Whatever your style, as a watercolor painter you are an advocate of the beauty of the medium. When you have an opportunity to give some control back to the paint, it is a shame not to take advantage of it. Every scene comprises passages that can be painted in a carefree manner and others that require more careful work. Recognizing which is which is part of a watercolorist's training.
Most of this Andrew Wyeth study is painted according to very broad guidelines. The texture of the wall could be flipped upside down and it would still be a reasonable representation of a rough stucco wall. The window, on the other hand, is much more carefully painted. Care was taken to keep the rectangle upright, and to reserve the thin mullions. It is the careful part that gives meaning to the carefree. Without the window the wall would be difficult to recognize as a wall.
Do you think Wyeth knew this? I'm pretty sure he did. He wants to engage his viewers by giving us the means to see the paint as both subject mater and abstract marks on paper. I think he also takes pleasure in displaying the nature of the paint. We get to see the fluidity and transparency of the watercolor as much as we get wrapped up in the illusion of accuracy.

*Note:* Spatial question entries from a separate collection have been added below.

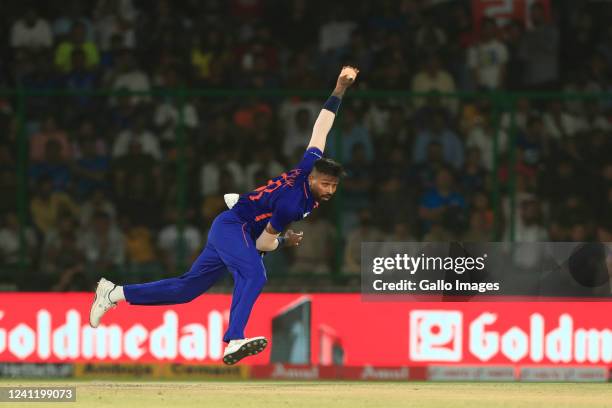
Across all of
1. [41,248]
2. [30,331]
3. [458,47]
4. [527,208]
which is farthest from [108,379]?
[458,47]

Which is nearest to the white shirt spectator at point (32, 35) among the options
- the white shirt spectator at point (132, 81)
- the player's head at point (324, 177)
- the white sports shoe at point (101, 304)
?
the white shirt spectator at point (132, 81)

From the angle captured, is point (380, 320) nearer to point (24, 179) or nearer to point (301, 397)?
point (301, 397)

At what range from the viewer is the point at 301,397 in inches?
457

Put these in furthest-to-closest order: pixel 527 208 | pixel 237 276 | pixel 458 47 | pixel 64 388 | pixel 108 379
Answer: pixel 458 47, pixel 527 208, pixel 108 379, pixel 64 388, pixel 237 276

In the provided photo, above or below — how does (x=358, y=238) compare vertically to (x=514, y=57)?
below

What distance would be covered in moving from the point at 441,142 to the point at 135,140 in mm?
3468

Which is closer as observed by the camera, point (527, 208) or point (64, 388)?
point (64, 388)

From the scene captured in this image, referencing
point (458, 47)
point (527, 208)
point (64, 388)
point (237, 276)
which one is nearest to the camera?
point (237, 276)

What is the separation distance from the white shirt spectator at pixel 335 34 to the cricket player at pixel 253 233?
7510 mm

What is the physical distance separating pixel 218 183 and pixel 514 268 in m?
3.51

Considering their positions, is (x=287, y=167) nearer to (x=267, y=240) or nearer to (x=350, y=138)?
(x=350, y=138)

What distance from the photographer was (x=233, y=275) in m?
11.5

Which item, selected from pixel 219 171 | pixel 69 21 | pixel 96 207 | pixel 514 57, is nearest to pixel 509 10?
pixel 514 57

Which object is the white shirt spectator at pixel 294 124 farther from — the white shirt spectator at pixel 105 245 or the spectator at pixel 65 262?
the spectator at pixel 65 262
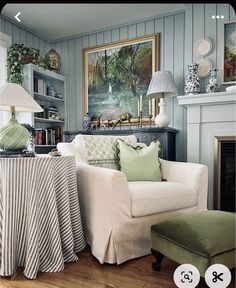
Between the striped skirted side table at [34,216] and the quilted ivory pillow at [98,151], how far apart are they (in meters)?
0.39

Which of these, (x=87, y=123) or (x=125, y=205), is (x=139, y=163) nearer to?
(x=125, y=205)

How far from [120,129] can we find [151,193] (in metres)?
1.45

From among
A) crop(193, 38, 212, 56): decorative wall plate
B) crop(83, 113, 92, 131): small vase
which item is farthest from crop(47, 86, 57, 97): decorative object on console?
crop(193, 38, 212, 56): decorative wall plate

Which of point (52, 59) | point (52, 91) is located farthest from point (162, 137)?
point (52, 59)

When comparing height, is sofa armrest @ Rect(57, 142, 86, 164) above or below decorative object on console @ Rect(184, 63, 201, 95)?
below

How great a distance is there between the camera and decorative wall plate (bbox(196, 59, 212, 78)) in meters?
2.12

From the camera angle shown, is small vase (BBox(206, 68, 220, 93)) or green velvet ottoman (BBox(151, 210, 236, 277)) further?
small vase (BBox(206, 68, 220, 93))

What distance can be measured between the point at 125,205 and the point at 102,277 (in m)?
0.33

Look at the right half of this painting. It's easy to read it as a depiction of a tree and some space. Imagine removing the tree trunk. the tree would become a grey shape without identity, in the same plane as the other grey shape beside the house. Wyeth knew that the trunk would provide the meaning. The illusion of space and the identities of the shapes rely on that single vertical stroke.
These photos provide opportunities to be carefree with paint application where the identity of the shapes and textures you make are established by a few careful moments. Ask yourself, "Does this have to be accurate, or can I be approximate?"
The broader the guidelines you devise, the more freedom you have to let the paint show itself off.